Hepatoma	HepG2, Hep3B	Simvastatin	Inhibition of cell growth in a dose- and time-dependent manner; G0/G1 cell cycle arrest; Apoptosis	AMPK activation and STAT3/Skp2 axis suppression, inducing p21 and p27 accumulation	[21]
Ovarian cancer	Hey, SKOV3	Atorvastatin	Dose-dependent antiproliferative effect (1-250 µmol/L); Decrease in size and density of the cancer cells, and colony forming ability (at 150 µmol/L); G1-phase cell cycle arrest and S-phase decrease (at 150 µmol/L); Induction of apoptosis; Increased ROS levels in a dose-dependent manner; Induction of autophagy; Inhibition of cell adhesion and invasion	Inhibition of Akt/mTOR and activation of MAPK pathway; Decreased Mcl-1 expression, variable effect on Bcl-2 expression, increased cleaved PARP protein expression; Increased expression of cellular stress protein (PERK and Bip) (at 150 µmol/L); Reduced expression of VEGF protein and MMP-9	[22]

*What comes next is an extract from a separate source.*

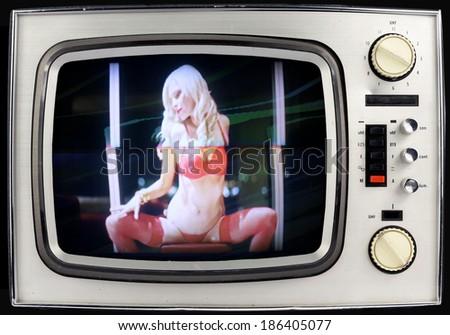 beautiful sexy woman in red lingerie dancing stuck inside retro televison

Breast cancer	SUM149, SUM159, MDA-MB-231	Simvastatin	Inhibition of proliferation, decrease in S-phase and increase in G1/S-phase arrest; Suppression of cell migration; Decrease in tumor sphere formation	Down-regulation of phosphorylated FOXO3a in SUM149 and SUM159 cells; Variable effect on total FOXO3a expression	[43]
Endometrial cancer	ECC-1, Ishikawa, primary cultures of endometrial cancer cells	Simvastatin	Dose-dependent antiproliferative effect in both cancer cell lines (0.01-50 µmol/L), and in 5/8 primary cultures; G0/G1-phase cell cycle arrest, decreased S-phase in ECC-1 cells; Decreased HMG-CoA reductase activity; Induction of apoptosis; Increased DNA damage, cellular oxidative stress; Reduced cell adhesion and invasion	Inhibition of MAPK pathway, differential effects on the Akt/mTOR pathway; Increased cleaved caspase-3, decreased Bcl-2 expression, unmodified Mcl-1	[20]

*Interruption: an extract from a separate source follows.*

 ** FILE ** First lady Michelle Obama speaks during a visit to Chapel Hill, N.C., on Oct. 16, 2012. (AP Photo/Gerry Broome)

Osteosarcoma	MNNG/HOS	Simvastatin	Dose- and time-dependent antiproliferative effect (0.5-64 µmol/L); Dose-dependent morphological changes in treated cells: Cell shrinkage, loss of intercellular contact, reduced cell adherence, floating shapes; Dose-dependent suppression of cell migration, G0/G1-phase cell cycle arrest (16 µmol/L), and apoptosis	Dose-dependent down-regulation of MMP-2 and MMP-9; Down-regulation of cyclin D1, CDK2 and CDK4, up-regulation of CDKIs, p21 Cip1 and p27 Kip1; Decrease in PI3K and phospho-Akt expression, while total AKt remained unmodified, up-regulation of Bax and cleaved PARP expression, decreased Bcl-2 expression	[44]

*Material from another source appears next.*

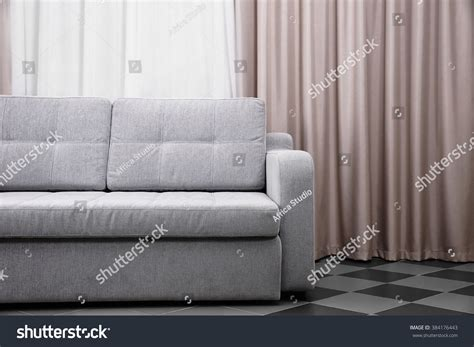 grey sofa against curtains in the room stock photo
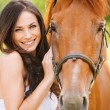 Portrait of young smiling woman with horse — Stock Photo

Lung adenocarcinoma	A549, H1299, PC9, HCC827, H1975, H1435, PE8sc, CL1-0, Bm7, and immortalized normal lung epithelial cells (HBEC3KT)	Simvastatin	Higher cytotoxicity against LC cells with p53 mutation; Dose-dependent apoptosis; Reduced lipid rafts in mutant p53-bearing LC cells; Reduction in the migration distance; Promotes the nuclear transport of mutant p53 in Bm7 and H1435 cells	Increased levels of cleaved PARP and cleaved caspase-3; No difference in the level of LC3-II; Decreased level of p53, and increased level of high molecular weight HSP-40	[45]

MAPK: Mitogen-activated protein kinase; ROS: Reactive oxygen species; HMG-CoA reductase: 3-hydroxy-3-methylglutaryl-coenzyme A reductase; AMPK: AMP-activated protein kinase; STAT3: Signal transducer and activator of transcription 3; skp2: S-phase kinase associated protein 2; Akt: Protein kinase B; mTOR: Mammalian target of rapamycin; PARP: Poly (ADP-ribose) polymerase; VEGF: Vascular endothelial growth factor; MMP: Matrix metalloproteinase; CDK: Cyclin-dependent kinase; CDKI: Cyclin-dependent kinase inhibitor; PI3K: Phosphoinositide 3-kinase; LC3: Microtubule-associated protein 1A/1B-light chain 3.